§ Task
Only a number is expected: how many lines in the data below contain the word "meta".

§ Data provided
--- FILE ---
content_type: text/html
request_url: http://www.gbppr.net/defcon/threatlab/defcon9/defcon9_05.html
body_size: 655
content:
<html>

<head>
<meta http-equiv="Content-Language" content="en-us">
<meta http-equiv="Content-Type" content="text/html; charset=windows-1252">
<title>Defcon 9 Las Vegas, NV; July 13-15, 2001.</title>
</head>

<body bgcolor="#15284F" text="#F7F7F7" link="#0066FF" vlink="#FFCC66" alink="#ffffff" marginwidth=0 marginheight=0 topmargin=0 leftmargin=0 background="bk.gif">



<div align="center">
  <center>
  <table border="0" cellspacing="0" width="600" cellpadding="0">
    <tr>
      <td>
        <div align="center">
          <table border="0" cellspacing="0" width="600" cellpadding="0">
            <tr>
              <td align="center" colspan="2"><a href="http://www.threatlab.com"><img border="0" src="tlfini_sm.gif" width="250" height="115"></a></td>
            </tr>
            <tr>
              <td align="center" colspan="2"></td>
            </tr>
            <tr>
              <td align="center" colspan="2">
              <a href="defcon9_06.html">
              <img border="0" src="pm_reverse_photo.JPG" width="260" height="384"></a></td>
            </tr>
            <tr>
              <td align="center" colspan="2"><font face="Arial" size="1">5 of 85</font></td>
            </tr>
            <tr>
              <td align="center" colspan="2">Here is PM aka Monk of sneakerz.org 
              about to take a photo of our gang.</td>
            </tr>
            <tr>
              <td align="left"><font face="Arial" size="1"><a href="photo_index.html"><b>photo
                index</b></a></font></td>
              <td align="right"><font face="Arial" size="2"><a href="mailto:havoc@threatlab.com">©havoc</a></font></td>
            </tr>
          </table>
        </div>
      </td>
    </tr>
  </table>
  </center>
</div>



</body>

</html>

§ Answer to the exercise
2